INDUSTRIALIZED EXPORTS FROM MS BEGINNING 2019 WITH A HIGHER OF 19%

HOW PACKAGING INFLUENCES THE PRICE OF THE FREIGHT AND WHAT IS THE BEST OUTPUT
22/02/2019
TECHNOLOGICAL TRENDS: GROWTH IN FOOD INDUSTRY INNOVATIONS
22/02/2019
Show all

INDUSTRIALIZED EXPORTS FROM MS BEGINNING 2019 WITH A HIGHER OF 19%

Revenue from exports of processed products from Mato Grosso do Sul in January 2019 reached US $ 315.67 million against US $ 266.06 million in the same month last year, representing a growth of 19% in relation to the period analyzed , according to survey of Fiems Industrial Radar.
According to the coordinator of the Economics, Studies and Research Unit of Fiems, Ezequiel Resende, this was the best result for the month of January of the historical series of industrial exports of the State. “Regarding the relative share exported by the State, the industry accounted for 92% of all revenue obtained from sales abroad by Mato Grosso do Sul,” he said.
The main highlights were the “Pulp and Paper”, “Cold Storage Complex”, “Mineral Extraction”, “Steel and Basic Metallurgy” and “Leather and Peles” groups. “The products produced by these groups, together, accounted for 97% of the total sales of South-Mato Grosso’s sales of industrial products abroad,” added Ezequiel Resende.
Group Detailing
The “Pulp and Paper” group recorded revenues of US $ 185.46 million, an increase of 41%, which were obtained only through the sale of pulp (US $ 182.43 million), with the main buyers being China, with US $ 82.89 million, the Netherlands with US $ 25.33 million, Italy with US $ 18.95 million, the United States with US $ 18.85 million and Spain with US $ 10.05 million.
“The export of forest products reached an unusual highlight last year, leaving the traditional 4th position and approached the 2nd place, occupied by the meat.
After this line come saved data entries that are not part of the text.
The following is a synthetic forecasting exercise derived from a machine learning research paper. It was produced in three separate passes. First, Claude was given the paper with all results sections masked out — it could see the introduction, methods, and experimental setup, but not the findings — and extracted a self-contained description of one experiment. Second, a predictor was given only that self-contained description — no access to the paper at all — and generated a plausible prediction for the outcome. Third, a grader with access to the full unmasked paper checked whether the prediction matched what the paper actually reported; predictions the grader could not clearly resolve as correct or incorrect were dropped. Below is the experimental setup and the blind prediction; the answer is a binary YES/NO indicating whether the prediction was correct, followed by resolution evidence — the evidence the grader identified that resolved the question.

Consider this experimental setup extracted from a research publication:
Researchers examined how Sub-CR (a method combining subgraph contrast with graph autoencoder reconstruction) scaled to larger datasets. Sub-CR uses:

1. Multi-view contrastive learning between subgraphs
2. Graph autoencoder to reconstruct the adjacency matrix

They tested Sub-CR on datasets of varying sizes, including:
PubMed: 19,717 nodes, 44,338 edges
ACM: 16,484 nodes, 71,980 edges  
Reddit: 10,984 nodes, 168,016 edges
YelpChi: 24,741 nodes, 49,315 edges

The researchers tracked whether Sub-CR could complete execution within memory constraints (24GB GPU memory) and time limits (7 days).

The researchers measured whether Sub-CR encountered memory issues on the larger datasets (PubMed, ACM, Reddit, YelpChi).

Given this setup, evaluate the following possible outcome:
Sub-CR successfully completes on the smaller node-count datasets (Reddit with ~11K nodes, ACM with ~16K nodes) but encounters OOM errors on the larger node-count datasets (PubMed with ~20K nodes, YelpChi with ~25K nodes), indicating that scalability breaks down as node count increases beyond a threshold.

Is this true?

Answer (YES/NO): NO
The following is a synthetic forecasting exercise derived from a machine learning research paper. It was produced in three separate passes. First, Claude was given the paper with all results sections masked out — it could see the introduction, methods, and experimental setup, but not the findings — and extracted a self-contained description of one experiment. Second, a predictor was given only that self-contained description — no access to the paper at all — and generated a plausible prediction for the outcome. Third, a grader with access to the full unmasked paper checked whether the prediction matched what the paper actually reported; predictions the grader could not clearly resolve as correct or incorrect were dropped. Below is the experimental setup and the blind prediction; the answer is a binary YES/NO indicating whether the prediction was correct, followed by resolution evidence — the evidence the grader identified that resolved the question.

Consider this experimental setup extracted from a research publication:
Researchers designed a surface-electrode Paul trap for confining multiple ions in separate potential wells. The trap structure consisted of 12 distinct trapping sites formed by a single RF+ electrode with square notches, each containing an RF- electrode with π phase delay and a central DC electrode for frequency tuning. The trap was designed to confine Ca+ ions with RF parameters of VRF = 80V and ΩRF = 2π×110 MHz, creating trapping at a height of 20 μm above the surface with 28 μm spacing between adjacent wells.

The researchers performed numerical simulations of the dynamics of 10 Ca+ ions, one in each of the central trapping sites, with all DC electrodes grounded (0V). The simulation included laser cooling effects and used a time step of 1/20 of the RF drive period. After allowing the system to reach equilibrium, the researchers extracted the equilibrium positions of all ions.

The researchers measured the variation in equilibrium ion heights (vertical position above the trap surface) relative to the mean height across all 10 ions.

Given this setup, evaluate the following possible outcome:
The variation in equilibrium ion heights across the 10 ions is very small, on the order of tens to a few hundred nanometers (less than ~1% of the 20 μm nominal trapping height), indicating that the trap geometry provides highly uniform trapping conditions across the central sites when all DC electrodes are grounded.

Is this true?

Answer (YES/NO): YES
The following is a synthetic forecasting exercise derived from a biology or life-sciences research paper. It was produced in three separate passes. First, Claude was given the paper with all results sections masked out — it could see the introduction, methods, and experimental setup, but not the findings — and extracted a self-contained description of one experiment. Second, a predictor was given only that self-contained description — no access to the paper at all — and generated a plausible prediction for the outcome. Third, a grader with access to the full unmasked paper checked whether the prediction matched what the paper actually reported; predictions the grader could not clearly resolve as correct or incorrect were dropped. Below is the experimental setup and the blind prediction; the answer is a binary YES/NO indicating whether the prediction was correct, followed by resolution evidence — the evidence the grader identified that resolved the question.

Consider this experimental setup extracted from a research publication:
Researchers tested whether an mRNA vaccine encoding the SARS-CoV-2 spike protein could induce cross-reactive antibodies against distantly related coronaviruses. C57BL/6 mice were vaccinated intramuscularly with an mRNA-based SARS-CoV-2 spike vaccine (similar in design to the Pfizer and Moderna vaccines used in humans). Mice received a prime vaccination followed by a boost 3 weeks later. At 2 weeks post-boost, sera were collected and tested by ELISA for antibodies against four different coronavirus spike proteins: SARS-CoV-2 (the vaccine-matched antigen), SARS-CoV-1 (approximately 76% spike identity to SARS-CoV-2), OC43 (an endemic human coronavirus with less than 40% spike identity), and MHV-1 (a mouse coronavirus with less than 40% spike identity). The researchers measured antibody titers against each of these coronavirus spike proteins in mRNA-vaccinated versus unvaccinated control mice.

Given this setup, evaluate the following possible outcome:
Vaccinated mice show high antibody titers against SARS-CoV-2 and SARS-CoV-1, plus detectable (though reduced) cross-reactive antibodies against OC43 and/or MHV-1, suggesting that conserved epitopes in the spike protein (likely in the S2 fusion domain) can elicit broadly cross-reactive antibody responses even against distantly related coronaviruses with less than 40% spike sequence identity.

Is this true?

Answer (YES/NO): YES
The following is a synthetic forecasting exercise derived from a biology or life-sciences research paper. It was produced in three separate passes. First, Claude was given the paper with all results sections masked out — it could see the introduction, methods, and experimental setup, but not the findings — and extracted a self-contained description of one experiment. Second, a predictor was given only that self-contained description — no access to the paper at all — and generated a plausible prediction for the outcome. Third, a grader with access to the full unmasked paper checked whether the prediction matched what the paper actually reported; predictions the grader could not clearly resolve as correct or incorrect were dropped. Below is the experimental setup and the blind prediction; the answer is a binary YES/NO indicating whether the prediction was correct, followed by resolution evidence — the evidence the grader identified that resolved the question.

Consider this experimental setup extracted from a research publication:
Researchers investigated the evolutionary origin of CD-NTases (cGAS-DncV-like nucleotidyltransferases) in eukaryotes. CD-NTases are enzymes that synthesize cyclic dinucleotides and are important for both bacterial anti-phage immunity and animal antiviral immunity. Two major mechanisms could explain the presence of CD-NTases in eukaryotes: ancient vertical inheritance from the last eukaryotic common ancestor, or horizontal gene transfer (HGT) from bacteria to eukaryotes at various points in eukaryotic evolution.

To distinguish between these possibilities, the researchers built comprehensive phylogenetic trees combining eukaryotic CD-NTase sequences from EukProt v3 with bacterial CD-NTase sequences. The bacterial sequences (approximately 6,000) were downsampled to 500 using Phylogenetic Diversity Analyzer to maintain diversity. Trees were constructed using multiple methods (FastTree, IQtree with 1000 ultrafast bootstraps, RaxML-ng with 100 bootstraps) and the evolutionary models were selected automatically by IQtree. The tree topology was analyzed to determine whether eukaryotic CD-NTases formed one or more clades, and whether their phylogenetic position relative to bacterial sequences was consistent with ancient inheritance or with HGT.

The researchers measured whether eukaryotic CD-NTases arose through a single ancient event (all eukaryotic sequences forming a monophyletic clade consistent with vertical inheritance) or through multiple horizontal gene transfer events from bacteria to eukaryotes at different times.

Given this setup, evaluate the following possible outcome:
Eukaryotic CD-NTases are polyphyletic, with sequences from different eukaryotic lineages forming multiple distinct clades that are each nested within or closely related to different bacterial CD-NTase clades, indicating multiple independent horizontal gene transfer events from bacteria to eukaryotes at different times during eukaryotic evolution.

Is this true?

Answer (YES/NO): YES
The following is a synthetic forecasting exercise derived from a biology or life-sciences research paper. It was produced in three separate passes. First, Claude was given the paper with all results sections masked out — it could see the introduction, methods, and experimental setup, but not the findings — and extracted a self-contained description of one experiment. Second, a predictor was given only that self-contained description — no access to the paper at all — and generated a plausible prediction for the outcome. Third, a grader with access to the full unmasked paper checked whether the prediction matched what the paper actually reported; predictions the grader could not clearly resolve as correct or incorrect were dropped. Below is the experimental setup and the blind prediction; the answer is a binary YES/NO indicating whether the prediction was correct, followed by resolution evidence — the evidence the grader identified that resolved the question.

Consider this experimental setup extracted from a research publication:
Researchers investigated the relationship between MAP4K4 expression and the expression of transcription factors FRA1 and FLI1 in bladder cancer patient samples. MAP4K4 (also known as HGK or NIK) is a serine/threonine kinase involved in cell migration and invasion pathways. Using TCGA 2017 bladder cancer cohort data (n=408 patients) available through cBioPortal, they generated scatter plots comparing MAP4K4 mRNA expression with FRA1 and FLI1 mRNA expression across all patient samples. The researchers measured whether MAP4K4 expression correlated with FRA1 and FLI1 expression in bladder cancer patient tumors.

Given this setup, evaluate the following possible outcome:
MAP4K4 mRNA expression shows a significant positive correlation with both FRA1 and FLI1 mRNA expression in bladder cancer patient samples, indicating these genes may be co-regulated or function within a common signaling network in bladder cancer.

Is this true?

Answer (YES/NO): YES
Exports in this sector (Paper, Pulp and Wood) totaled US $ 14.2 billion in 2018, 23% more than in 2017. The difference in exports of meats was small and the volume and price of pulp determined the forest products, “said Ezequiel Resende.
In the “Complexo Frigorífico” group, the revenue obtained in January was US $ 68.95 million, a reduction of 17% in relation to the same period last year, with 40% of the total reached coming from boned meats of frozen cattle , which totaled US $ 27.57 million, with Hong Kong as main buyers, US $ 11.63 million, Chile, US $ 9.51 million, United Arab Emirates, US $ 7.70 million, China, with US $ 4.45 million, and Saudi Arabia, with US $ 3.83 million.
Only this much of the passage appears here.